Kindness Really Is Good For The Heart

By: Alex Pinchot, ND

When People think of acts of kindness they usually think of the benefits for the recipients. Weather it is paying the bridge toll for the car behind you, giving a dollar to someone in need, or giving a compliment to a stranger, we see this as a service to the receiver for this kindness. In this post we are going to flip this notion on its head. There is now research to back up the multitude of health benefit for the person giving. So get out there and give your way to better health.

Much of our effort in medicine is focused on helping patients with fatigue, pain, stress, high blood pressure, anxiety and depression. We now know there is a treatment that is helpful for all of these. The act of doing Random Acts of Kindness is this miracle treatment.

What can being kind do for your health? For a more complete list go to:

Energy: After helping other some people feel more energy, more confident, and less shy. Some of this benefit comes from an increase in oxytocin and increased activity in areas of the brain associated with reward and pleasure. This is summed up as the “helper's high”.

Pain: Our bodies have multiple signaling pathways to our sensation of pain. Engaging in acts of kindness not only increase oxytocin, which decreases our sensitivity to pain but it also increases endorphin production. Endorphins are our bodies internal pain relievers.

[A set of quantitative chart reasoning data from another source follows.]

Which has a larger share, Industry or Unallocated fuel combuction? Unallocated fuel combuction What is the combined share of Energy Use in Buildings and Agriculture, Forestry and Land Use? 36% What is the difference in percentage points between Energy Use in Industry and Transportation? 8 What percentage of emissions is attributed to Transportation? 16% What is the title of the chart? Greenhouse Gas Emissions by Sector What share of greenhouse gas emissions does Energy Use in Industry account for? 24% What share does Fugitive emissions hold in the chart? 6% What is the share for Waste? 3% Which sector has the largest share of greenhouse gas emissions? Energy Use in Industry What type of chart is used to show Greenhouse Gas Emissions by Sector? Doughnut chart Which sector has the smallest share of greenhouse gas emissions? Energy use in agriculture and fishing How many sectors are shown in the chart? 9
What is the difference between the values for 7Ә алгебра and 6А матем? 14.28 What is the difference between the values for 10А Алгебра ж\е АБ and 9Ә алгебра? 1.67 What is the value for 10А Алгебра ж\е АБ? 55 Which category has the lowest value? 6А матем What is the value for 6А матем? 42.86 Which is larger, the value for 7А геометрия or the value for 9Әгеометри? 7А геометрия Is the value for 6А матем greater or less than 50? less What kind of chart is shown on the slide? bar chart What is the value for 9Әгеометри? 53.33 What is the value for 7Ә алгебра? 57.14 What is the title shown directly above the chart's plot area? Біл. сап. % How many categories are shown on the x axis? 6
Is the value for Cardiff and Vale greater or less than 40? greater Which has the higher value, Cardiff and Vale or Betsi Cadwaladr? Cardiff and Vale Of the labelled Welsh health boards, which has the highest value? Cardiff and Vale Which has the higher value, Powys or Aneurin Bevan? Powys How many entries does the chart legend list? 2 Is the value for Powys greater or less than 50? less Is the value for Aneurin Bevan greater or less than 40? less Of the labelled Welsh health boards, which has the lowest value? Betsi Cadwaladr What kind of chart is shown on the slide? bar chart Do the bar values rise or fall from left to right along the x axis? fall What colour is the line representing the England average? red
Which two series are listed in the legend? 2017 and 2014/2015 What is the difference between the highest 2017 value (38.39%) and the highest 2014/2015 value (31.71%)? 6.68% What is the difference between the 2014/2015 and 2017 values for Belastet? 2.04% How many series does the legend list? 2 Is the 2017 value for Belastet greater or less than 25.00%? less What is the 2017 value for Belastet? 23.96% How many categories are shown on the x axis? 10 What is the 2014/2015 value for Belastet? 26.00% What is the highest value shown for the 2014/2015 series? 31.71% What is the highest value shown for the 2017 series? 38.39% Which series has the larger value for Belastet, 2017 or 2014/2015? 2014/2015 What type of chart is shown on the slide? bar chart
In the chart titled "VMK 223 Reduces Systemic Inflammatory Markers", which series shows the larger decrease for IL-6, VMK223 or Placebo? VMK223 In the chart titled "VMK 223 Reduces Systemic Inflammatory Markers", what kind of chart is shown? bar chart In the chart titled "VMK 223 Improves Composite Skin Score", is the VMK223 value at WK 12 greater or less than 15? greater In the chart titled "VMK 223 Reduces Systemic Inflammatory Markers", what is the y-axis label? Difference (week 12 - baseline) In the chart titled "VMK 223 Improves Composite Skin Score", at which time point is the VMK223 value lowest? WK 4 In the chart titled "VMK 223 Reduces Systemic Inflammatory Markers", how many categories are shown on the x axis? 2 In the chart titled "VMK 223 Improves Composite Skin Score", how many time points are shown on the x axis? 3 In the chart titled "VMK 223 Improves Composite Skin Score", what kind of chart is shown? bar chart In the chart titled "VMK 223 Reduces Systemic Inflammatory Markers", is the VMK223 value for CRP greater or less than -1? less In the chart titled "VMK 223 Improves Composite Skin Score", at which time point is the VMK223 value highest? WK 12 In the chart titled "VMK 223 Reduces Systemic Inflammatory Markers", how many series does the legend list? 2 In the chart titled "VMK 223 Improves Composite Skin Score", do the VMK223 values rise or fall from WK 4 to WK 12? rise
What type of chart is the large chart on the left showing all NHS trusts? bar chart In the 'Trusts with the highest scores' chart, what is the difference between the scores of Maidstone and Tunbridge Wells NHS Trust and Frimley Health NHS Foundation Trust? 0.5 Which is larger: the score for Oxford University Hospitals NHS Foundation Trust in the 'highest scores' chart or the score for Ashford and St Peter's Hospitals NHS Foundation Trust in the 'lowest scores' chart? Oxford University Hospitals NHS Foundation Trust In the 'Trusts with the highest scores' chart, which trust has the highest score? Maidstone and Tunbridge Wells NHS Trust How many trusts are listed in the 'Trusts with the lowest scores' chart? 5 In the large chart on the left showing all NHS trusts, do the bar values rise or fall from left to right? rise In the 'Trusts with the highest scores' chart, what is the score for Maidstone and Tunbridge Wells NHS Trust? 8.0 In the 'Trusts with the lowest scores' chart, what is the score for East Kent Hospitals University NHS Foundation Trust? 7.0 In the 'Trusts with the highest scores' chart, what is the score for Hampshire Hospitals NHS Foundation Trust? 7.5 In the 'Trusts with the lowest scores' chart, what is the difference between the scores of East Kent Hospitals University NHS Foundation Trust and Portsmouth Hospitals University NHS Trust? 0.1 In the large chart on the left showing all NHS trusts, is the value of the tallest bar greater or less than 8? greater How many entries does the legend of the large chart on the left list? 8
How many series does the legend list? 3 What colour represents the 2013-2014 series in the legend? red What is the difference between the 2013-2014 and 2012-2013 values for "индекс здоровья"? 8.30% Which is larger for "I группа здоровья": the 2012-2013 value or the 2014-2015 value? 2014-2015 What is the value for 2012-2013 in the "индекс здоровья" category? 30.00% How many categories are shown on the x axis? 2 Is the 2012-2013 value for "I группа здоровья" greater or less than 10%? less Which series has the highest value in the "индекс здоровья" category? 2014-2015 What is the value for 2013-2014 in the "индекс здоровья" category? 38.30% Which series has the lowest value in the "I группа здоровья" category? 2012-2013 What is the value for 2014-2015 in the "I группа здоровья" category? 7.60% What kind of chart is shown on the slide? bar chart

Stress: People who regularly commit Random acts of kindness have lower cortisol levels making them less reactive to stress. Cortisol is our main stress hormone and it is very helpful when you need to run from a bear, but not as a daily driver. Cortisol ensures our muscles are well fed to help us escape, it speeds up our heart for getting more nutrients where they are needed and ultimately helps you survive. On the other hand, cortisol also has many negative long-term effects, it leads to decreased memory, muscle breakdown, decreased healing and bone formation, all of which are overkill for the majority of stressful event we encounter in our modern life.

Blood Pressure: You likely never guessed that kindness really is good for the heart. When we give random acts of kindness, the hormone oxytocin (aka The Love Hormone) is released. One of the many effects of oxytocin is to lower blood pressure by signaling blood vessels to dilate.


Knowing these benefits, it’s time to be selfish and go Commit Random Acts of Kindness!